I was expecting a few different ideas, but their resounding response was: WE WANT TO LEARN ENGLISH!
They had different reasons for wanting to learn more English:
- being able to advance professionally
- feeling more comfortable in public spaces
- finally passing the U.S. citizenship test
- being able to communicate with their neighbors
- wanting to feel like they could stick up for themselves better
But they all wanted to start yesterday!
The next week we spent our time together thinking through how to solve some of the obvious challenges: no teacher, no books…The group nominated Alpha (a native English speaker) to start teaching the class and he graciously agreed. And then Julio (a native Spanish speaker that has learned a lot of English) stepped up to be his partner and translator. We decided to start with one class for one month and then evaluate.
Fast forward to this past Tuesday — two of our regulars were working late (David and Martin) and one was caring for a sick child (Elizabeth) so they couldn’t make it and some new faces joined our conversation. Thank goodness for Hector and Maria! They jumped right in to get the new folks caught up on our conversation to date. There were lots of questions about how to begin with people starting from different levels and there being no books. I started to get worried these details would seem too overwhelming and some of my friends might get frustrated.
At that point, I stepped out of the room to check on-line how much a certain book would cost. When I got back, I saw Alpha and Julio starting a lesson on the ABC’s! Just like that, they had decided to worry about the structure of the class later and to instead focus on learning something useful that night. As Carlos A. said last week: “I want to walk out that door knowing one more thing than I walked in with. I don’t care if it’s only one word, but I want to learn something now!”
The group quickly rearranged the tables, passed out paper and pens to everyone and started writing and learning. The most amazing thing was that those that knew the alphabet started helping those that didn’t — everyone assumed the role of teacher. And when Carlos A. fessed up that even after hearing the letters spoken he couldn’t remember how to pronounce them, Carlos J. shared his phonetic version. Then, Martha P. suggested they all practice spelling their names, since that was something she admitted to never feeling comfortable doing. That led to small groups practicing spelling all kinds of words.

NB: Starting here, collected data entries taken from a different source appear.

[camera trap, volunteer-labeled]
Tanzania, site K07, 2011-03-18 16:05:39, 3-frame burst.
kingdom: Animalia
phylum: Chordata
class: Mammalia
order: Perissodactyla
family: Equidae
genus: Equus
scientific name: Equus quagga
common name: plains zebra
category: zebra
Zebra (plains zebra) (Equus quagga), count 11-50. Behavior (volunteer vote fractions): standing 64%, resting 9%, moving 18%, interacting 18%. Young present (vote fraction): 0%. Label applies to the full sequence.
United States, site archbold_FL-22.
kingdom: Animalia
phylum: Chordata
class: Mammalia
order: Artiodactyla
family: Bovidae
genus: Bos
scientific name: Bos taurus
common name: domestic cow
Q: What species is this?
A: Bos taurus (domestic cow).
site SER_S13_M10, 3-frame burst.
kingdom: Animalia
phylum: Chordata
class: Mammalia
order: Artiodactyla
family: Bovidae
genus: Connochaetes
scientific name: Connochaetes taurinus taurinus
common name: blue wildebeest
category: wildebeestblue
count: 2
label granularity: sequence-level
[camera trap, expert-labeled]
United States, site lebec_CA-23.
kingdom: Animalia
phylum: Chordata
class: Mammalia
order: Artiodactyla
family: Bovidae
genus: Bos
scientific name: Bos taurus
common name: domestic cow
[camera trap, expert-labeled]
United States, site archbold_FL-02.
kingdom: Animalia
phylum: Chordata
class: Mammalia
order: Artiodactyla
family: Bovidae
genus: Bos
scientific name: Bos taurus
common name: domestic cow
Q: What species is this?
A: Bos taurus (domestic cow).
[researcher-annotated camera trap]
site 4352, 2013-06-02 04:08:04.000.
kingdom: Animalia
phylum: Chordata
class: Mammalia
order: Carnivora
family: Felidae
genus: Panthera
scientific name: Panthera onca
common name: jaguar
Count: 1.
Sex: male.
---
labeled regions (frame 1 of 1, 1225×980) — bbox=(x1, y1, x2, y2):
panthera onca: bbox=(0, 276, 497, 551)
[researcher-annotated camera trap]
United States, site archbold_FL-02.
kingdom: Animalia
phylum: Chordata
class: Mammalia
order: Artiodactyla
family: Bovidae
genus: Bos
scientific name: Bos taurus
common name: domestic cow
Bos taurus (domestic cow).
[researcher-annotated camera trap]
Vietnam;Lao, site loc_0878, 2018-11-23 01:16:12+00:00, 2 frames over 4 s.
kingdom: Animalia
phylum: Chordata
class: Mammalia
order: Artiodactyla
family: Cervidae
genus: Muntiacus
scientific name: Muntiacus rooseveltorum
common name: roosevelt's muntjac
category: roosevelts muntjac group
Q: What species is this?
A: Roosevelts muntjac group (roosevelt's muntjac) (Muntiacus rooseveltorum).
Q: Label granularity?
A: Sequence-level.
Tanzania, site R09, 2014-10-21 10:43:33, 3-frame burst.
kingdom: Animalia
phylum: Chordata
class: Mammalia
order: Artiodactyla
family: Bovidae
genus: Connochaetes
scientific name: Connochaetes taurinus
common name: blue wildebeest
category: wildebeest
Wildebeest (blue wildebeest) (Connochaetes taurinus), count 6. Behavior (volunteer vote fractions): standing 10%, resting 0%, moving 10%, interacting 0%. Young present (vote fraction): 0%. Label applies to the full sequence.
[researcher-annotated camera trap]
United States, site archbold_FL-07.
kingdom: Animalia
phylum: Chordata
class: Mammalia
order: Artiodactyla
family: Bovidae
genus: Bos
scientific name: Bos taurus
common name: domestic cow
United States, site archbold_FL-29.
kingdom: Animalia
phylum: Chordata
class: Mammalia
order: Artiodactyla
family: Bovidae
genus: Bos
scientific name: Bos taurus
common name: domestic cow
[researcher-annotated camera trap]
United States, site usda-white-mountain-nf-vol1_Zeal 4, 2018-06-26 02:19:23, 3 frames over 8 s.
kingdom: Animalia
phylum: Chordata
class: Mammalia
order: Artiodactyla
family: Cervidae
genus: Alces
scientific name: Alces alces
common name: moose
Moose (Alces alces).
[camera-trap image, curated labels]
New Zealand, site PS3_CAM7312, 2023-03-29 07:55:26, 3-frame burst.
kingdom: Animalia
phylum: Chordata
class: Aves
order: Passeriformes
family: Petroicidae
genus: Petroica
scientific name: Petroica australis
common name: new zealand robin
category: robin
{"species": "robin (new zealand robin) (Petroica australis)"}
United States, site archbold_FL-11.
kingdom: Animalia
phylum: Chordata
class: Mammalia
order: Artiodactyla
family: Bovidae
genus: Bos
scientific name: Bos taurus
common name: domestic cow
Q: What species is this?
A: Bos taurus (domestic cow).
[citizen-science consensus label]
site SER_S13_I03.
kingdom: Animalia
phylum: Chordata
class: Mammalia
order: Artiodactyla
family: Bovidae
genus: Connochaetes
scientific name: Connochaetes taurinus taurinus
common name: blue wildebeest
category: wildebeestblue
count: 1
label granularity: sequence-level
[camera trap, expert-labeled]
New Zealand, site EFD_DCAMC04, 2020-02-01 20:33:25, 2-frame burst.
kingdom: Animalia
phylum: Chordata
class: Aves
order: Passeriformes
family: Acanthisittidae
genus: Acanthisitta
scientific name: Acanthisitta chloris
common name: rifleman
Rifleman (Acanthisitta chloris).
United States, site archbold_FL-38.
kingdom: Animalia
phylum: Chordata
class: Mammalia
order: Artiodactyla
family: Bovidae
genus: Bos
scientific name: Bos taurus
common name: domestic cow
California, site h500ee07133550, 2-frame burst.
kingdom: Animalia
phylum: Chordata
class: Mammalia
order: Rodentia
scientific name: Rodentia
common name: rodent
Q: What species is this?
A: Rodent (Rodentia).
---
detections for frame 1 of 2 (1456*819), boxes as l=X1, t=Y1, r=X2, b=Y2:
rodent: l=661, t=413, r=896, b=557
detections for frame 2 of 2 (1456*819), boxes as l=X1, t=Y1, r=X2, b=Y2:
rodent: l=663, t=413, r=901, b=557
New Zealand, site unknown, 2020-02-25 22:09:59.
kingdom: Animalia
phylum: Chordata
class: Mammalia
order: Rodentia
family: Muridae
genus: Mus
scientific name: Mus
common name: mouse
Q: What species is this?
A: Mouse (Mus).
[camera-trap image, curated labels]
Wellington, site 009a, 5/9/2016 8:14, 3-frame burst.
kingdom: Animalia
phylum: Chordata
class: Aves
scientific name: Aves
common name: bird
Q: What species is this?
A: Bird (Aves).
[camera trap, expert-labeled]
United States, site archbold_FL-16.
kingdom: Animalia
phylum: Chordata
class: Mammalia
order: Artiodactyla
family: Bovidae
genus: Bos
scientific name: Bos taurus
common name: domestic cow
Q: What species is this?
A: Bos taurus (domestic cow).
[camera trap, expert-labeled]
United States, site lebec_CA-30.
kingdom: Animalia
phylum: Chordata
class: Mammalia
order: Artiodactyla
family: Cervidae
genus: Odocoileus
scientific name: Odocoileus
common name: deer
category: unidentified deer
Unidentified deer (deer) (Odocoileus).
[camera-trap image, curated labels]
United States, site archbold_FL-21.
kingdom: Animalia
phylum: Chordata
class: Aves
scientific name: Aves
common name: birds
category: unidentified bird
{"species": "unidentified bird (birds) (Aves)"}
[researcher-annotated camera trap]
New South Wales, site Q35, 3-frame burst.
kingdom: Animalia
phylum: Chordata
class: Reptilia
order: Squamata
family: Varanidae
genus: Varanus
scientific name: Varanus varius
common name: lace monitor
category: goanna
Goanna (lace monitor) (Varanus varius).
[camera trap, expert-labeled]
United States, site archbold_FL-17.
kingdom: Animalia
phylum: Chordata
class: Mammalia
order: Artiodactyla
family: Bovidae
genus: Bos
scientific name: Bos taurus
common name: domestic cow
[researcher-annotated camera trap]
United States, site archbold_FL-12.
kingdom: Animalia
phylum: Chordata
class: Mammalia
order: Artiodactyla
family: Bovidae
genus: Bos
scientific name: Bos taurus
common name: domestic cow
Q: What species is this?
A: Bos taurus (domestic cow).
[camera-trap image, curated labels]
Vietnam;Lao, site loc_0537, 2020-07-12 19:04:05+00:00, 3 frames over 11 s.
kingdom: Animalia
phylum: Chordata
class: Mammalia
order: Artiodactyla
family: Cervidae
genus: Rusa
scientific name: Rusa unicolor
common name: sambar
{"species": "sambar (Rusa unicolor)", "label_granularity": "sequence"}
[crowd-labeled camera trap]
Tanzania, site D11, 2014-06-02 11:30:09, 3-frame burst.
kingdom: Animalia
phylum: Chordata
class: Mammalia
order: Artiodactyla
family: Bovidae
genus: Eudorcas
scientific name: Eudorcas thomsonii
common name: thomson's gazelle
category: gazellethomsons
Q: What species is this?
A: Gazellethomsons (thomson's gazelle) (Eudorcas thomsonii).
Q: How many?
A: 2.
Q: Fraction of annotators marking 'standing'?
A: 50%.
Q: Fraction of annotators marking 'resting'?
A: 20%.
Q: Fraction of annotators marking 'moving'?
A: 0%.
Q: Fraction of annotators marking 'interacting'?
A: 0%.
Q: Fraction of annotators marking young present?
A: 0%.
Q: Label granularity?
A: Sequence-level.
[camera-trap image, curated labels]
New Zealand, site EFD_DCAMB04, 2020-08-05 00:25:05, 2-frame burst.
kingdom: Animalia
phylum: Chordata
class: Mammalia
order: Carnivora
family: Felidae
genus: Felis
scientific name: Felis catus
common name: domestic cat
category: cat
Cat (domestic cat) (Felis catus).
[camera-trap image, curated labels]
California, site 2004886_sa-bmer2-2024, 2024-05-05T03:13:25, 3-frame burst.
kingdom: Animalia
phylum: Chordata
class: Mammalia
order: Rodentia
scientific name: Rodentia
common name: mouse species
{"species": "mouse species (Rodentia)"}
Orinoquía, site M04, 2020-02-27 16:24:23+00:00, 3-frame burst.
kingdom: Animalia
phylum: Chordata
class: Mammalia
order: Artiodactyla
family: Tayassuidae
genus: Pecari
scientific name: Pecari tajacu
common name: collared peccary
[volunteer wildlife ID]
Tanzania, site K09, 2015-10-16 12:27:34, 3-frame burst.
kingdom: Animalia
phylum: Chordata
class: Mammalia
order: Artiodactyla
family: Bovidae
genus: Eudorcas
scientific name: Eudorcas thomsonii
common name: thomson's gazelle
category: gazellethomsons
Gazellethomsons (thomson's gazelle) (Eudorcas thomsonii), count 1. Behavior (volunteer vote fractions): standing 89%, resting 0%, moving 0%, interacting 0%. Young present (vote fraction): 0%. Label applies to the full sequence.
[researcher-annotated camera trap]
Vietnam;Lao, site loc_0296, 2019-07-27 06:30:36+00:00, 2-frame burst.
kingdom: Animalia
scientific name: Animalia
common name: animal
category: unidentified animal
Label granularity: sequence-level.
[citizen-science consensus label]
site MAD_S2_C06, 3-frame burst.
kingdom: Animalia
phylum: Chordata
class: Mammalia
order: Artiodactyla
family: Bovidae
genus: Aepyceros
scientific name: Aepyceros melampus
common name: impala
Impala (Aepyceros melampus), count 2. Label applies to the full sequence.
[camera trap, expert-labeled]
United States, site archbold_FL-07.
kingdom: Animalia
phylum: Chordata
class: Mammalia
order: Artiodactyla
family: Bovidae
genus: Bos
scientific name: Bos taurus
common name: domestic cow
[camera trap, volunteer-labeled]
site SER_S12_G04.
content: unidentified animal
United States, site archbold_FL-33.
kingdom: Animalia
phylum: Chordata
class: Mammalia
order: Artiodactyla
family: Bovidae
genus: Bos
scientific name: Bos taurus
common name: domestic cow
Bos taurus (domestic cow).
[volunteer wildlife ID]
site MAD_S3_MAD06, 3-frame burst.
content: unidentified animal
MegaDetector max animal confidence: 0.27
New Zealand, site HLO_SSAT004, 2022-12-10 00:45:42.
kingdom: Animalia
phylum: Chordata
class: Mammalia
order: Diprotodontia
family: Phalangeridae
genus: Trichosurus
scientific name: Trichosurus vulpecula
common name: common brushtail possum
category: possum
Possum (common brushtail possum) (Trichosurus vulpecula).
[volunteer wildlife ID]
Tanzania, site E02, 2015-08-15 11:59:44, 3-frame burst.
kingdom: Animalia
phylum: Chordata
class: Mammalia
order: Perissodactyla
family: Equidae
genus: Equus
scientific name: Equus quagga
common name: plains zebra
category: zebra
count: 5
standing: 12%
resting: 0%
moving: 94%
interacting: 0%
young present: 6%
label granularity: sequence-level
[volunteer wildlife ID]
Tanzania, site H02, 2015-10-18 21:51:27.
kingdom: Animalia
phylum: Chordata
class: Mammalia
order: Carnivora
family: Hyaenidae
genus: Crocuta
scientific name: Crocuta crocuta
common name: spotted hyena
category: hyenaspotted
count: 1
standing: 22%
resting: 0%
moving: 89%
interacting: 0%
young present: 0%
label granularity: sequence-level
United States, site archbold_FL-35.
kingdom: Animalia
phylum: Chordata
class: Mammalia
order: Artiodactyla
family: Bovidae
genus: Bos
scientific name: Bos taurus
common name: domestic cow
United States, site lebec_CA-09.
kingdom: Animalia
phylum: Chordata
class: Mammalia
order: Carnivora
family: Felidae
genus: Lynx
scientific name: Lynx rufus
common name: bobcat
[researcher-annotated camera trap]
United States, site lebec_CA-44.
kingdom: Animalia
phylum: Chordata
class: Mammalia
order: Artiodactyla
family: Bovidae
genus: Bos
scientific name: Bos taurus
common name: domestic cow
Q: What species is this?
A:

I’ve taught English in the U.S. and overseas and I’ve never been a part of such a powerful mutual learning experience. Rarely do classmates have enough trust with each other and their teachers to: admit they don’t understand — like Carlos A. bravely did — or make suggestions about what would be the most helpful thing to practice — like Martha P. did. In the end, we still don’t have books, but everyone left the room that night feeling like they had learned something useful and it was their neighbors that had taught them.